Mass Timber Industrial Building Optimisation
Project Big Span:
Cost-optimised industrial shed solution
Large-span industrial buildings are typically dominated by structural steel. Project Big Span explores whether hybrid timber–steel structural systems could provide a practical, lower-carbon and cost-competitive alternative.
Funded through the Mid-Rise Wood Construction programme, the MIBO white paper documents research undertaken by Red Stag TimberLab to investigate how engineered timber systems can be optimised for large-span industrial shed construction.
Read the full MIBO / Project Big Span white paper to explore the structural concepts, cost modelling, laboratory testing and commercial case study in more detail.
Key findings from the white paper
Who should read the white paper
The research indicates that hybrid timber–steel systems have the potential to provide a practical pathway for large-span industrial buildings.
Key findings include:
The optimised hybrid system was modelled as 21.9% less expensive than the as-built timber solution.
The same system was modelled as approximately 2.6% cheaper than an equivalent steel portal frame structure, on a structure-only basis.
A commercial industrial case study indicated a potential embodied carbon reduction of approximately 651 tonnes of CO₂e compared with the steel alternative.
Laboratory testing helped validate the composite behaviour between the CLT web and steel flange elements.
Further full-scale testing and development remain part of the pathway to market.
This resource is relevant for:
Developers and industrial building owners assessing structural options
Structural engineers working on large-span industrial buildings
Architects interested in lower-carbon industrial design
Quantity surveyors reviewing structure-only cost comparisons
Contractors and suppliers involved in timber or hybrid construction
Project teams looking for practical pathways to reduce embodied carbon
Why this research was needed
The Red Stag Dry Store demonstrated that large-span mass timber industrial construction is technically feasible. The 65m clear-span building successfully showed how Glulam and CLT could be used in a large industrial shed application.
However, post-construction cost analysis found the as-built timber structure was 19.3% more expensive than an equivalent steel portal frame on a structure-only basis.
Project Big Span was developed to address that commercial challenge. Rather than simply proving timber could work, the research focused on how timber and hybrid timber–steel systems could be optimised to compete more directly with conventional steel.
What Project Big Span investigated
The project assessed a range of structural frame options, including different column and rafter configurations using Glulam, CLT and steel.
The most promising option identified was a hybrid CLT–steel I-beam system. This system uses a CLT web with steel flanges, combining the strengths of both materials to improve structural efficiency, cost competitiveness, and embodied carbon performance.
A practical pathway to adoption
Why it matters
The white paper also outlines a rafter-only hybrid solution as an initial commercialisation pathway.
This approach would replace conventional steel rafters with hybrid CLT–steel beams while retaining steel columns.

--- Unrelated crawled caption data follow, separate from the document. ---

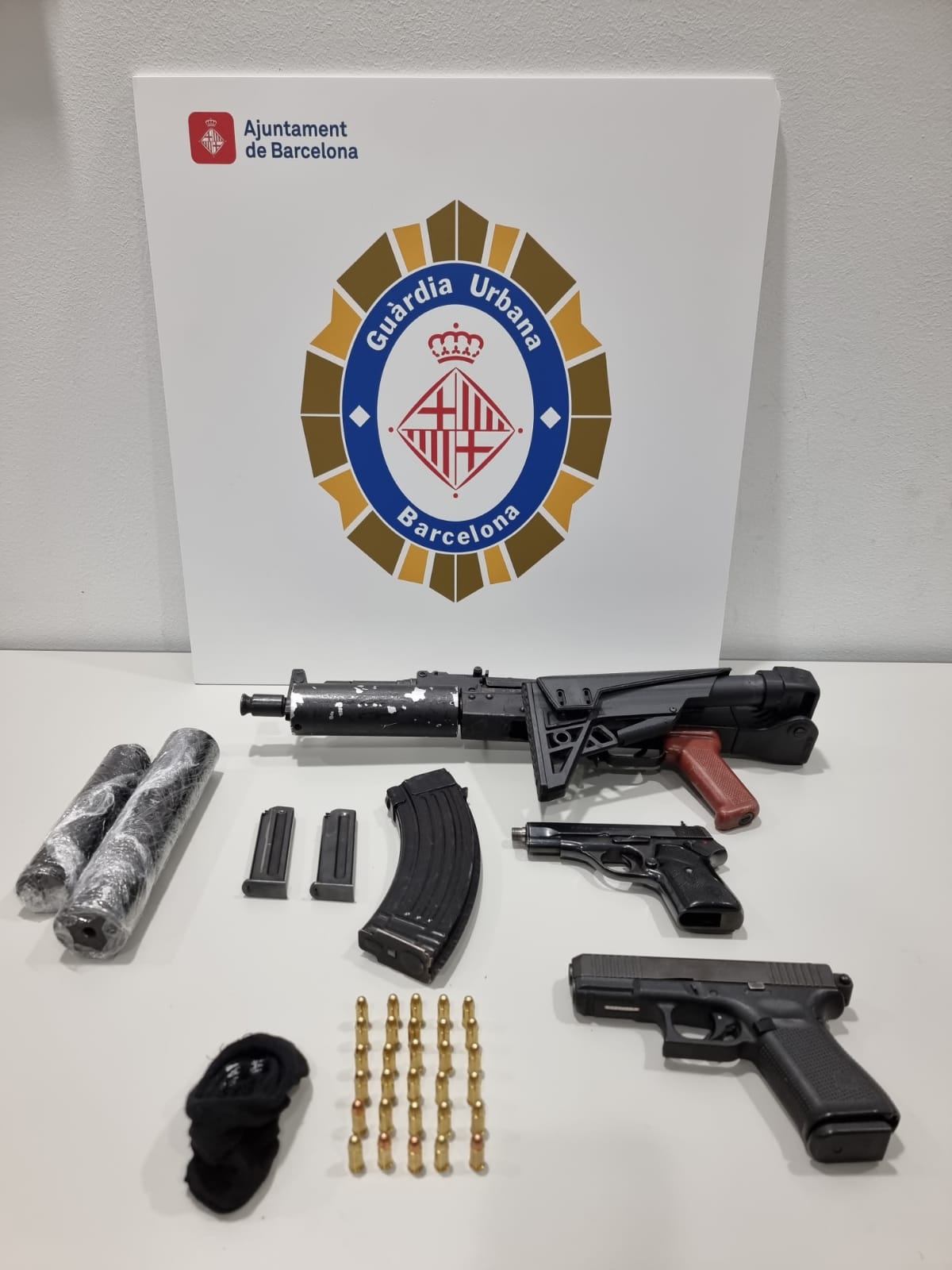 Las armas interceptadas por la Guàrdia Urbana, con el subfusil y los silenciadores / Cedida al TOT Barcelona
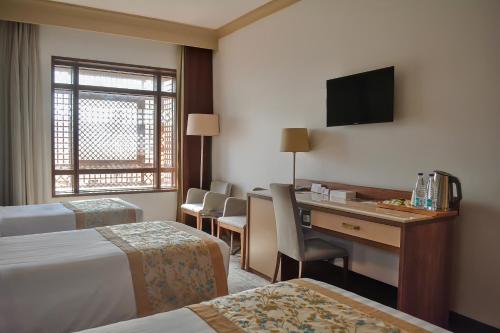 a hotel room with a desk and a television at Le Bosphorus Hotel Two in Al Madinah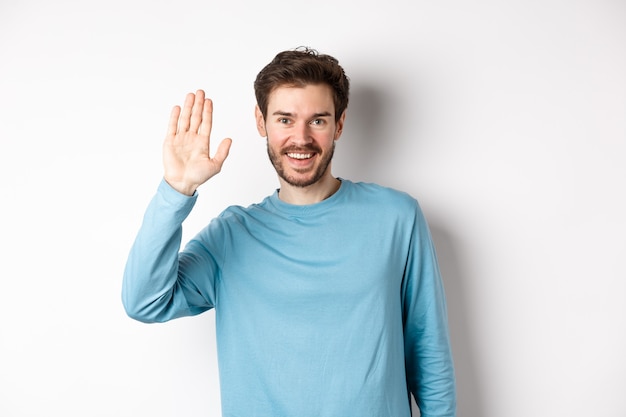 Enthousiaste jeune homme avec barbe disant bonjour, à la main amicale et en agitant pour vous saluer, debout sur fond blanc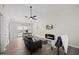 Spacious living room with fireplace, sleek gray sofa, and adjacent dining area creates an open flow at 42 Riverwalk Ter, Durham, NC 27704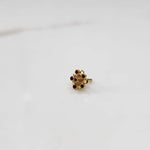 Gold nose pin with purple gemstone mandala design on white background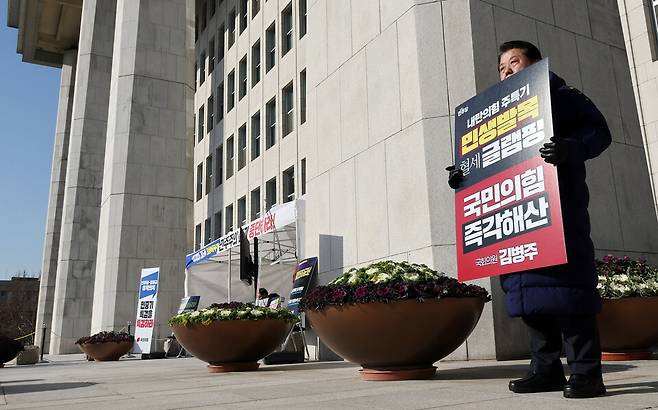 ▲ 더불어민주당 김병주 최고위원이 12일 국회 본청 앞에서 '8대 악법 저지'를 내세워 천막 농성을 이어가는 국민의힘 농성장 옆에서 내란 청산과 국민의힘 해산을 촉구하며 1인 시위를 하고 있다. /연합뉴스
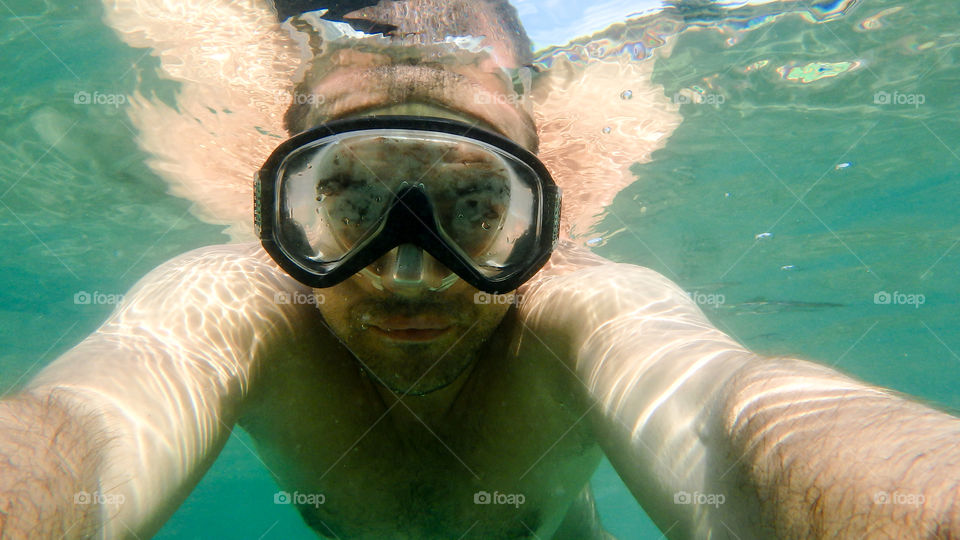 underwater photo big blue sea, man dive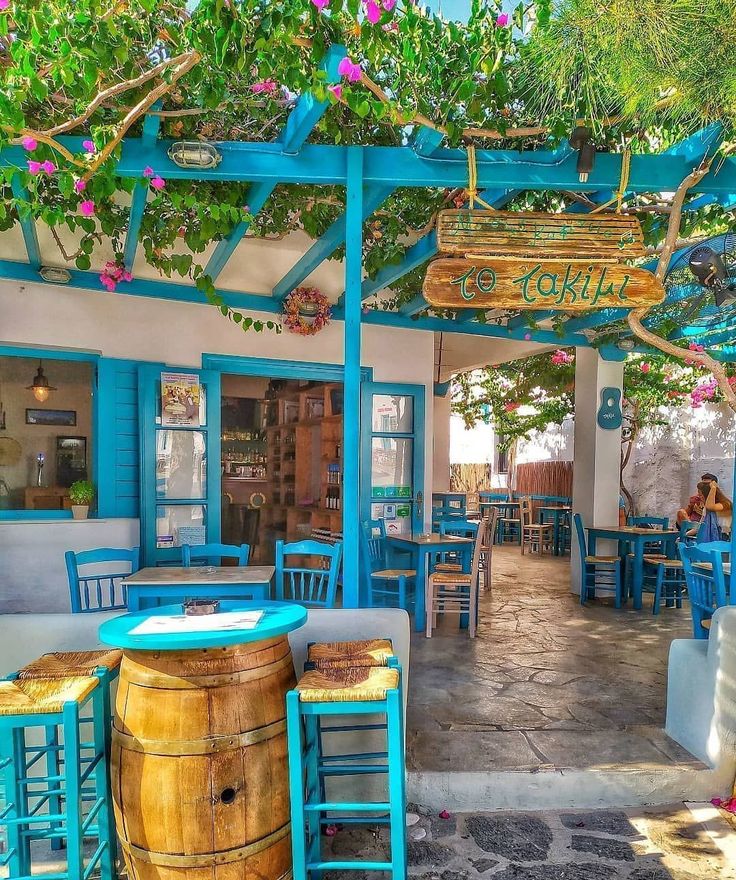 Charming Coastal Cafe Design with Vibrant Outdoor Seating and Inviting Atmosphere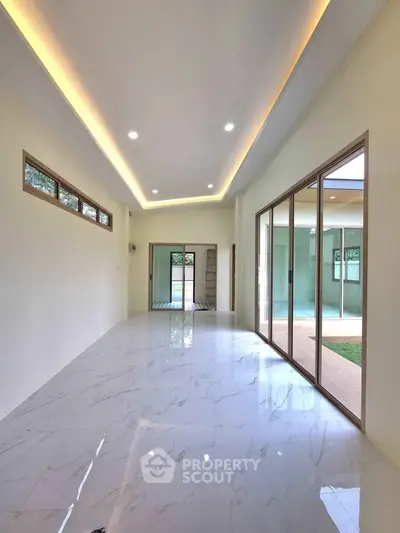 Spacious modern living room with marble flooring and large sliding glass doors.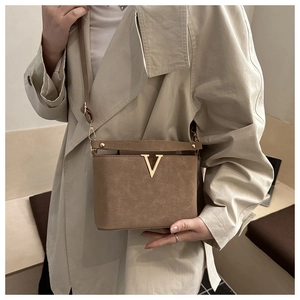 Detail van bruine crossbodytas met goudkleurig V-logo en korrelige kunstlederen textuur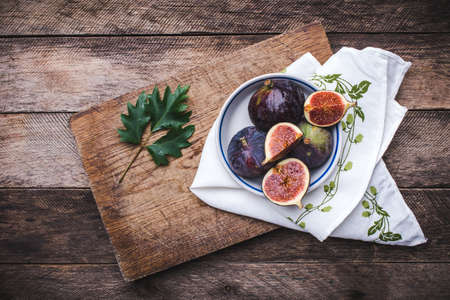 Figs in flat dish on choppingboard and napkin in rustic style. Autumn season food photoの写真素材
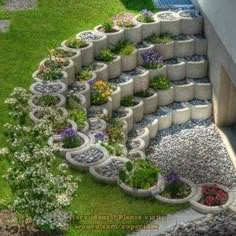 an aerial view of a garden with flowers and rocks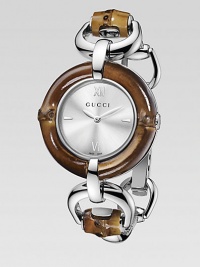 From the Bamboo Collection. This nature-inspired style features beautiful bamboo details mixed with sleek stainless steel. Swiss quartz movementWater resistant to 3 ATMRound stainless steel case, 35mm (1.4) Bamboo accented bezelSilvertone sun-brushed dialBar and Roman numeral hour markers at 3, 6, 9 and 12Bamboo accented stainless steel bangleMade in Switzerland Please note: Bamboo accents are not water resistant. From the Bamboo Collection. This nature-inspired style features beautiful bamboo details mixed with sleek stainless steel. Swiss quartz movementWater resistant to 3 ATMRound stainless steel case, 35mm (1.4) Bamboo accented bezelSilvertone sun-brushed dialBar and Roman numeral hour markers at 3, 6, 9 and 12Bamboo accented stainless steel bangleMade in Switzerland Please note: Bamboo accents are not water resistant.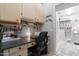Functional home office space with built-in desk, cabinets, and access to additional storage at 15971 W Indigo Ln, Surprise, AZ 85374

By keeping some details closer to conventional steel portal frame construction, the rafter-only pathway is intended to reduce design novelty, support easier tendering and consenting, and allow hybrid timber systems to be introduced incrementally.
For industrial buildings, cost, constructability, and procurement all shape material decisions.
This white paper provides practical research into how timber and hybrid timber–steel systems could be designed to better compete in large-span industrial applications. It does not position timber as the automatic answer for every project. Instead, it explores how smarter structural optimisation could help keep lower-carbon timber solutions commercially viable.